Koronavirüs salgını tedbirleri kapsamında Türkiye'de çapındaki tüm okulların kapanması ve uzaktan eğitim sürecinin başlaması, özel okul sektörüyle ilgili bazı soruları beraberinde getirdi. Veliler “Okul ücretleri geri ödenecek mi? Zam oranı ne olacak?” sorularına cevap arıyor. Özel okulları ise yeni öğretim yılında bir çok alanda dönüşüm bekliyor.
Türkiye'de 13 bine yakın özel eğitim kurumunda 1,5 milyonu aşkın öğrenci eğitim görüyor. 200 bini aşkın öğretmen ve çalışanıyla dev bir sektör oluşturan özel okullar, salgın sürecinde de önemli bir sınav verdi. Uzmanlar özel eğitim sektörünü koronavirüs salgını sonrasında yeni bir dönem beklediğini söylüyor.

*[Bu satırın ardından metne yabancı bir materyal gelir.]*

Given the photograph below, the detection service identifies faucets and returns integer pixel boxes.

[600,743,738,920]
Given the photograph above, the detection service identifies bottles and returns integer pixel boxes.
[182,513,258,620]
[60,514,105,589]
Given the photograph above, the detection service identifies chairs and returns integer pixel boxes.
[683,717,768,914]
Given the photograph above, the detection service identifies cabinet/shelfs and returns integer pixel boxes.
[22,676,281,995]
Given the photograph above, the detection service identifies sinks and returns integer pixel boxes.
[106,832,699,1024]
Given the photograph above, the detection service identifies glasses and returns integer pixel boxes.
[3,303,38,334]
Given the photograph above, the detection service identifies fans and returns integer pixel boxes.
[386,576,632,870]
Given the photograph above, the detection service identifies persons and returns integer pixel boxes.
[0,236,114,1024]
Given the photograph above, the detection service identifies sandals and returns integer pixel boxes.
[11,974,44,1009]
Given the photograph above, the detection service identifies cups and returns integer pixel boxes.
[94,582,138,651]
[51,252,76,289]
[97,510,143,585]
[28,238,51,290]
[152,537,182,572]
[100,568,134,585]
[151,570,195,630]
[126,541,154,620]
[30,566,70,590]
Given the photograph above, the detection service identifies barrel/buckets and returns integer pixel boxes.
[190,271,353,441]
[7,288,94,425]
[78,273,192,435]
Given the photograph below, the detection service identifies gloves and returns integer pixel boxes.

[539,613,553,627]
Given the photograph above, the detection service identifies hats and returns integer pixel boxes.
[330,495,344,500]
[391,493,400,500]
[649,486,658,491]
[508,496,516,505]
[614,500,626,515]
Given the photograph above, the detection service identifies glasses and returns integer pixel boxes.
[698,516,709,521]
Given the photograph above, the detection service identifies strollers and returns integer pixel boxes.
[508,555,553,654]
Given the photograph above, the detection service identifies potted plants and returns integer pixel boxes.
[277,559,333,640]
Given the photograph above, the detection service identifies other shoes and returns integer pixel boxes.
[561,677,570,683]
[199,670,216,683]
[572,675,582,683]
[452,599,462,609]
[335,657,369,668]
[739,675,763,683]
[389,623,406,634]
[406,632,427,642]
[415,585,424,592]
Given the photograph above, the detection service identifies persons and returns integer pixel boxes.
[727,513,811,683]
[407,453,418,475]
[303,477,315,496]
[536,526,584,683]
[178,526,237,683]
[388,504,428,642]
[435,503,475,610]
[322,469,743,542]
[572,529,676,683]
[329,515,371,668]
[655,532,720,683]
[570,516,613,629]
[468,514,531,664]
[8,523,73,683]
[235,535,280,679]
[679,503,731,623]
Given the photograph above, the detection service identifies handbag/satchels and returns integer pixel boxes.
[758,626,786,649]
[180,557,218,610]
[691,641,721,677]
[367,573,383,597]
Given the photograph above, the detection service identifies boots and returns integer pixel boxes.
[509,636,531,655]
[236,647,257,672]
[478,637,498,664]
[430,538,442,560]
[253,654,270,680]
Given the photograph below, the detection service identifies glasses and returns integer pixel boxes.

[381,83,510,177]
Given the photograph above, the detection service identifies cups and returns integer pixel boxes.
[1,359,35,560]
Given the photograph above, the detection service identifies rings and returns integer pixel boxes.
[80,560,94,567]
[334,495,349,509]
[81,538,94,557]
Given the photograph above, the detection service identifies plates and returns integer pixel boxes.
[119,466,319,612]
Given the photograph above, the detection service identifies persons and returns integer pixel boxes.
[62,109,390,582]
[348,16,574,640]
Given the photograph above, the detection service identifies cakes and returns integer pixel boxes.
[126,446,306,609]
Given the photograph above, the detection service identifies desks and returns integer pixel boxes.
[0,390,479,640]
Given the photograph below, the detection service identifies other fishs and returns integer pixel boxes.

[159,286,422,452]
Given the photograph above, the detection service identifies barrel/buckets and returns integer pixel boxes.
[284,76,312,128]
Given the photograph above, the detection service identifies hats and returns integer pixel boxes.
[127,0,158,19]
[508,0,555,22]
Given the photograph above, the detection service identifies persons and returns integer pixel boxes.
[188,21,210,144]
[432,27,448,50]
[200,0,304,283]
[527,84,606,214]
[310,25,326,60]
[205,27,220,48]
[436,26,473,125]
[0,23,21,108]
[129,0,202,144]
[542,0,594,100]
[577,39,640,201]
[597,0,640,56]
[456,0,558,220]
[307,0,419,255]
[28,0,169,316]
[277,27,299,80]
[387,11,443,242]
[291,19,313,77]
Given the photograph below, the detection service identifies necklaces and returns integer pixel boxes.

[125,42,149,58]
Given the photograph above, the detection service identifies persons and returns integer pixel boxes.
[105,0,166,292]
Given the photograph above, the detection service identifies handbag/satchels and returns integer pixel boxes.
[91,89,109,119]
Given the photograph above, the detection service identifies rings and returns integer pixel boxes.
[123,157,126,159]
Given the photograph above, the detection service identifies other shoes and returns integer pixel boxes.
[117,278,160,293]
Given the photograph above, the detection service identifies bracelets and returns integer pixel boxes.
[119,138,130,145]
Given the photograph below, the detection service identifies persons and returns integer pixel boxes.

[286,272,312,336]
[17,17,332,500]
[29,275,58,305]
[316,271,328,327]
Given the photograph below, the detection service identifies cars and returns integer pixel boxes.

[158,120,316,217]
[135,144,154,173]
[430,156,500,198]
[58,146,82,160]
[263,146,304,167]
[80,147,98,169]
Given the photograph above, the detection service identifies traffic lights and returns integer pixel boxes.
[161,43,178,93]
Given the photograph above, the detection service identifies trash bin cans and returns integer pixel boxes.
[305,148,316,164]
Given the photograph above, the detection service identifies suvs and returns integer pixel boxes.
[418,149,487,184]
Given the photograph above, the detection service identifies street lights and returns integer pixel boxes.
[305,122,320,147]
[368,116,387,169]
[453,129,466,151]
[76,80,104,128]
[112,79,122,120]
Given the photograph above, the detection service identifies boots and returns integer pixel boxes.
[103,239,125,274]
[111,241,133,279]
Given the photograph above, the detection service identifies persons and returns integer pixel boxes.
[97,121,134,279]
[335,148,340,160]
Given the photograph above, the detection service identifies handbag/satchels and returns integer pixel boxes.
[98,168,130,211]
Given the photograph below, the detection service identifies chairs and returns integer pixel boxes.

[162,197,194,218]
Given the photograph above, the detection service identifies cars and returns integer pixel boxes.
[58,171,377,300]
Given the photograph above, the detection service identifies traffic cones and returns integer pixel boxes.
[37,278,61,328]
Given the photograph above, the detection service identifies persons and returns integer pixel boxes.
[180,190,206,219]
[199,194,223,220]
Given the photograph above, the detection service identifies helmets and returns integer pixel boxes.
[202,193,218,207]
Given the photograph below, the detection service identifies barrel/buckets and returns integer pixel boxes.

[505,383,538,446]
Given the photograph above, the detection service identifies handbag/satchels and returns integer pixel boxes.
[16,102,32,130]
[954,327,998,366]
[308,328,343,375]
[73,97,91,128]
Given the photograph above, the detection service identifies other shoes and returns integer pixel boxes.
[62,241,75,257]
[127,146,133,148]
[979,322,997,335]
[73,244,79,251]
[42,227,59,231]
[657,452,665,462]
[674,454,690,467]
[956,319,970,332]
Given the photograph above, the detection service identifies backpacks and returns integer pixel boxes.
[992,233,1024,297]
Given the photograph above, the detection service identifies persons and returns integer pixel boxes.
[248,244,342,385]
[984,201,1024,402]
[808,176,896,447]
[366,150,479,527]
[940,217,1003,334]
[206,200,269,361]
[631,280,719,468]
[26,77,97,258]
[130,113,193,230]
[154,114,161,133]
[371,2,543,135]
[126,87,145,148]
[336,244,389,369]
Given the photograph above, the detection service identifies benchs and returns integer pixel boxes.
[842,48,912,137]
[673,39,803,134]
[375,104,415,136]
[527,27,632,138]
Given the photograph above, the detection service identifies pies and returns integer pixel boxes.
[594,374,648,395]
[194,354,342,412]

Habertürk TV'de yayınlanan ve Dr. Görkem İldaş'ın hazırlayıp, sunduğu eğitim programı “Yolun Başındayken”, mart ayından buyana süren koronavirüs salgını sonrası özel eğitim kurumlarını neler beklediğini konu aldı. Uzaktan eğitim sürecinde yaşananlar ve bundan sonra atılacak adımlarla ilgili Tüm Özel Eğitim Kurumları Derneği (TÖDER) Başkanı İbrahim Taşel ile Kavram Okulları CEO'su Ümit Kalko merak edilen soruları yanıtladı.
Uzaktan eğitim sürecinde Türkiye'de resmi ve özel okulların iyi bir sınav verdiğini söyleyen TÖDER Başkanı Taşel, “Tüm okullar dijital eğitime bir hafta gibi kısa bir süre içinde adapte oldu. Bir çok ülke bocalarken, biz hızla ve çok iyi bir eğitim programı uyguladık” dedi. Koronavirüs salgını sonrasında özel eğitim kurumlarını neler beklediğini anlatan Taşel, olası bir ekonomik darboğaz durumunda özel okulların bazı sıkıntılar yaşayabileceğini ancak sıkıntıların velilerle birlikte aşılabileceğini ifade etti. Taşel, özel okulların; öğrencilere verilen teşvik uygulamasının yeniden hayata geçirilmesi ve yüzde 8'lik KDV oranının kaldırılmasını talep ettiklerini belirtti. Bir öğrencinin devlete yaklaşık 8 bin 200 TL'ye mal olduğunu, dolayısıyla resmi okula çocuğunu göndermeyip özel okulu tercih eden bir velinin -devletin bu masrafı yapmamasına neden olduğu için- teşvik alması gerektiğini söyleyen Taşel, bu yıl özel okullar için yüzde 10 civarında bir zam oranı öngörüldüğüne dikkat çekti.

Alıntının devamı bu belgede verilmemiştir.